__WORK TO COMPLETE__:
A) List every person the ruling on the vehicle search names, with the title the ruling gives each.
B) Pick up the ruling on the vehicle search after its last sentence and carry it on in the same style.

__EXCERPTED PASSAGE__:
--- START ---
Search incidental to an unconstitutional arrest

 

[19]         Section 8 of the Charter provides as follows:

Everyone has the right to be secure against unreasonable search or seizure.

 

[20]    The search of Mr. Smiths vehicle was done without warrant, thus prima facie unreasonable pursuant to Hunter v. Southam Inc.[6]  This places the burden upon the Crown to prove,  on a balance of probabilities, that the search was reasonable.  A reasonable search must be authorized by law.  In this case, the Crown asserts that the lawful authority for Cst. Roys search of Mr. Smiths vehicle was the arrest, which in turn gave rise to the authority to carry out a search incidental to arrest.  However, as noted in R. v. Caslake,[7] the legality of a search incidental to arrest derives from the legality of the arrest; if the arrest is found later to have been invalid, the search will fall also.  Having found that the arrests of Mr. Smith and Mr. Cassell were unconstitutional, I am compelled to find that the search, too, was unconstitutional, in violation of Section 8 of the Charter.

 


Whether to exclude the seized contraband

 

[21]         I now turn to the issue of exclusion of the evidence in accordance with the provisions of sub-section 24(2) of the Canadian Charter of Rights and Freedoms.  Section 24(2) states:

Where, in proceedings under subsection (1), a court concludes that evidence was obtained in a manner that infringed or denied any rights or freedoms guaranteed by this Charter, the evidence shall be excluded if it is established that, having regard to all the circumstances, the admission of it in the proceedings would bring the administration of justice into disrepute.
--- END ---
__DATA SUPPLIED__:
--- START ---
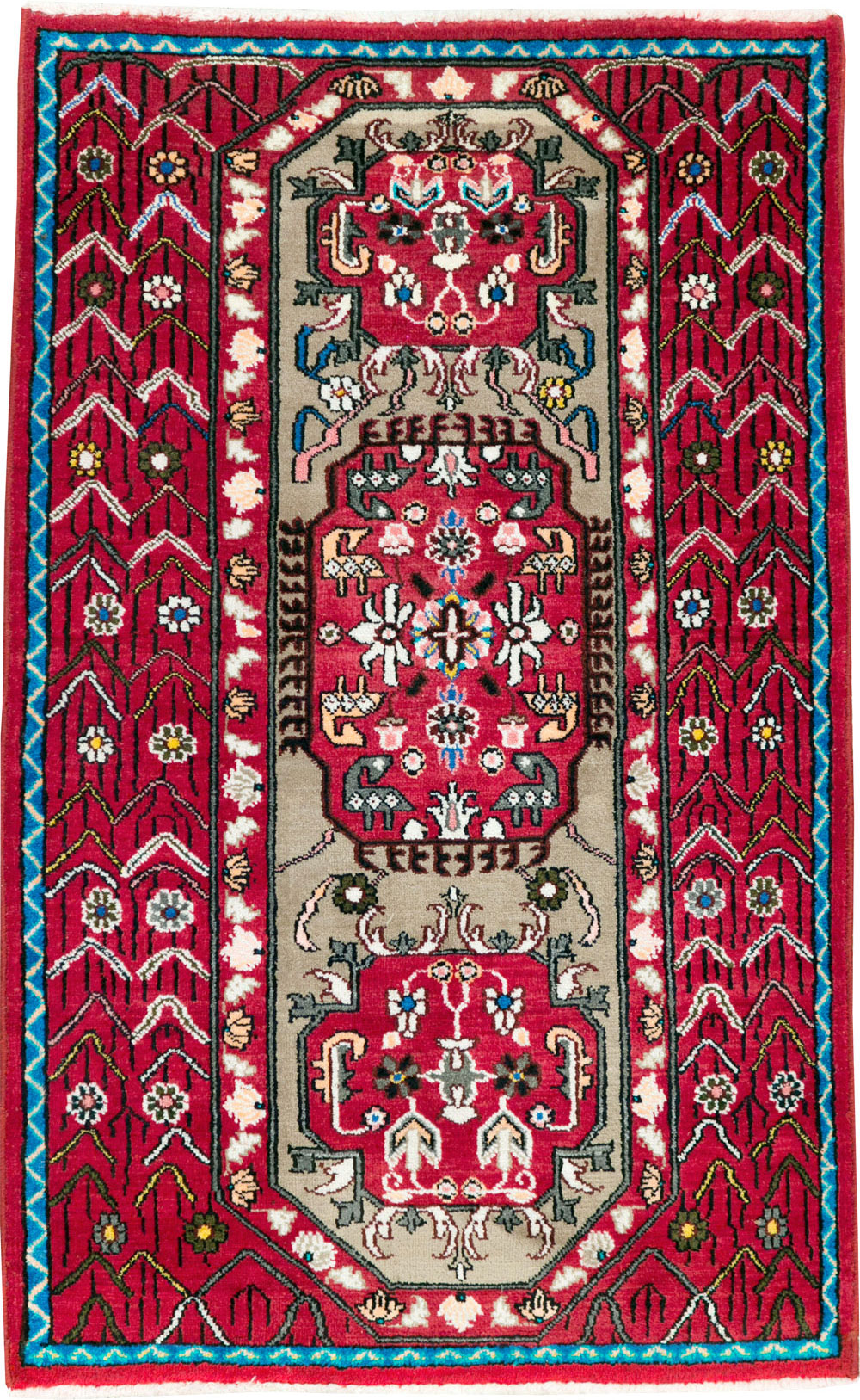 Vintage Persian Tabriz Throw Rug (Pair: 1 of 2), No.26315 - Gsblank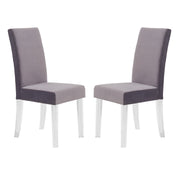 Dalia Modern and Contemporary Dining Chair in Gray Velvet with Acrylic Legs - Set of 2 - Furniture City (CA)l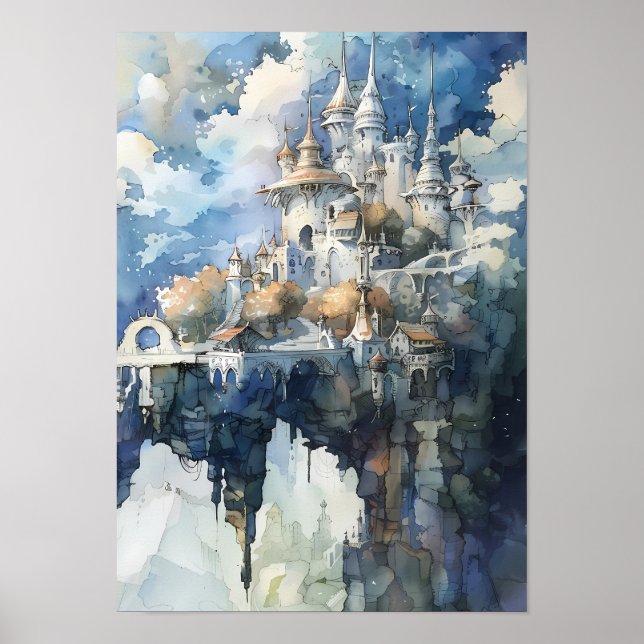 Whimsical Fairytale Castle on Sky Cliff Poster (Front)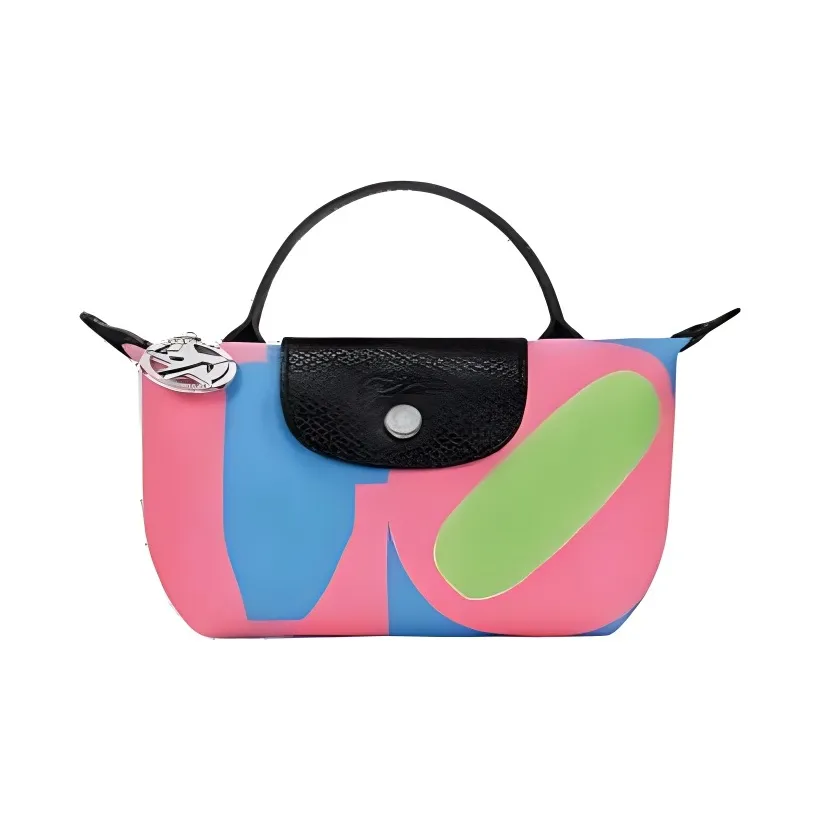 LONGCHAMP ROBERT INDIANA Collaboration Recycled Polyester Canvas Dumpling Bag HandBags Coccinelle Mini Women's Multicolor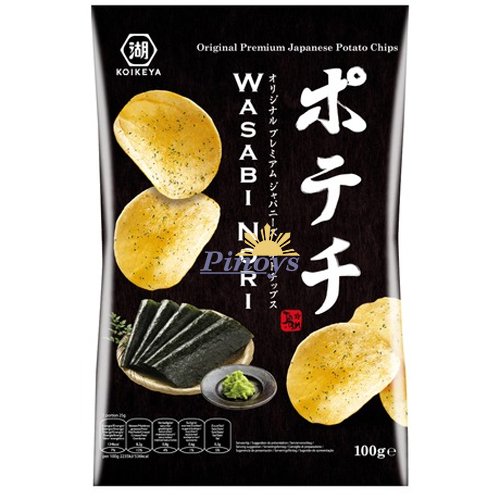 Bramborové lupínky s příchutí wasabi a řasy nori 100 g - Koikeya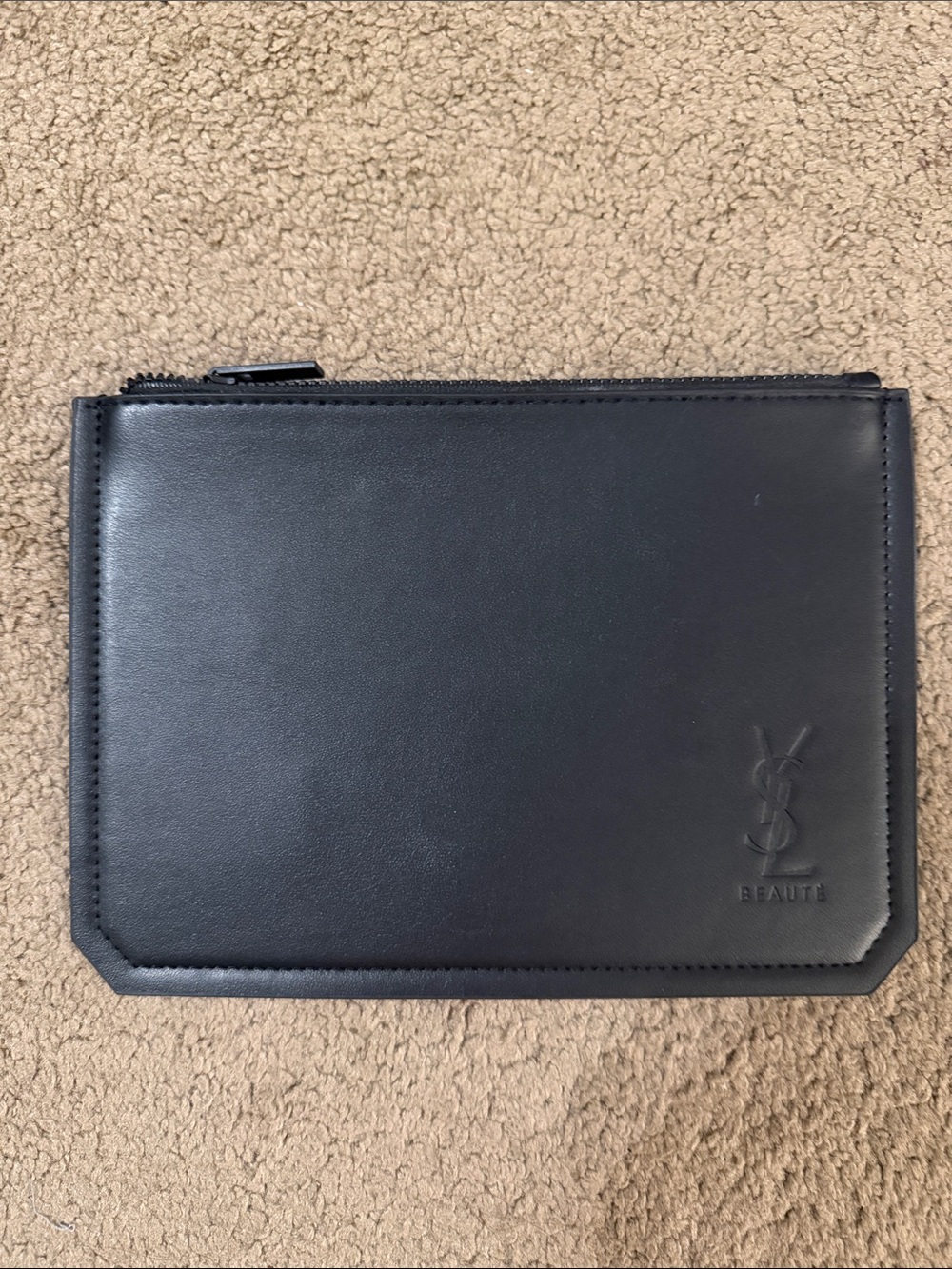 GWP Yves Saint Laurent Black Leather Toiletry Zip Pouch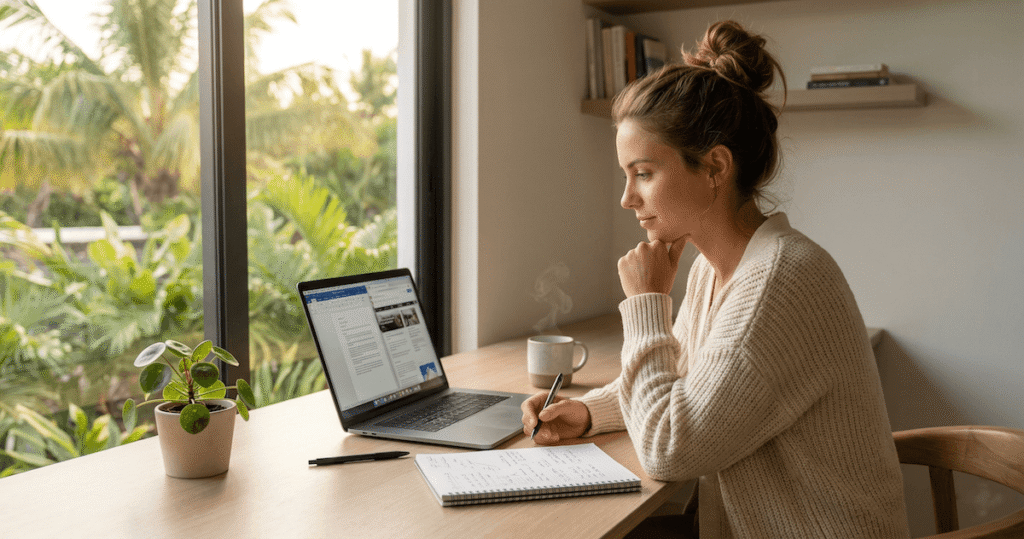 Woman reviewing AI-generated content on a laptop while taking notes, asking is Undetectable AI worth it for her writing workflow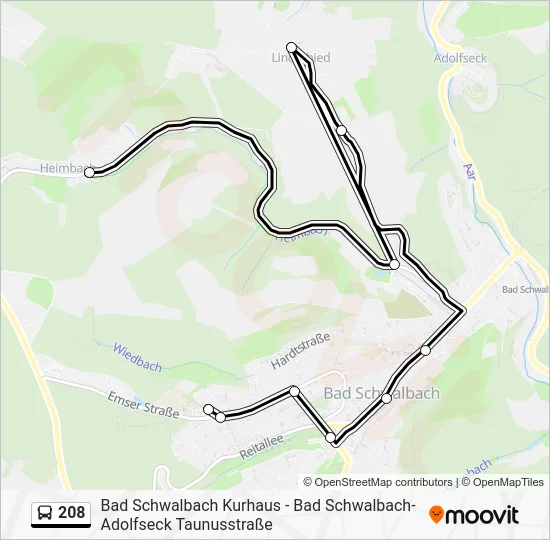 Автобус 208: карта маршрута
--- END ---
__ANSWERS__:
A)
Mr. Smith
Mr. Cassell
Cst. Roy

B)
[22]         The Supreme Court of Canada in  Grant[8] has articulated a framework for the exclusion of evidence.  The inquiry is obviously objective and invites the court to consider whether a reasonable person, informed of all the relevant circumstances and the values underlying the Charter, would conclude that the admission of the evidence would bring the administration of justice into disrepute.  The focus of the court should not be on the long term only, but should be  prospective.  Sub-section 24(2) recognizes that a Charter breach causes damage to the administration of justice; therefore, the remedy should ensure that evidence obtained through the breach not cause further damage to the administration of justice.  The focus ought to be upon systemic concerns, not aimed at punishing police or providing compensation or material redress to the accused whose rights have been violated.

 

[23]         The court must consider the seriousness of the Charter-infringing conduct. The court must evaluate also the impact of the conduct on the Charter- protected rights of the accused.  The court must recognize societys interests in having the case adjudicated on its merits; the courts final analytical step is to balance those three criteria and determine whether the evidence should be admitted or excluded. 

 

Seriousness of the breach

 

[24]         First of all, with respect to the seriousness of the Charter-infringing conduct,  I do not find that Cst. Roys actions were blatant or flagrant.  The officer did not act in bad faith.  However, he ought to have self-assessed his level of experience in deciding upon his course of conduct, and he should have sought out the judgment of a more senior colleague who was right there at the scene with him.  His actions resulted in the unlawful arrest of two individuals, which operated a serious restraint upon their constitutionally protected liberty interests.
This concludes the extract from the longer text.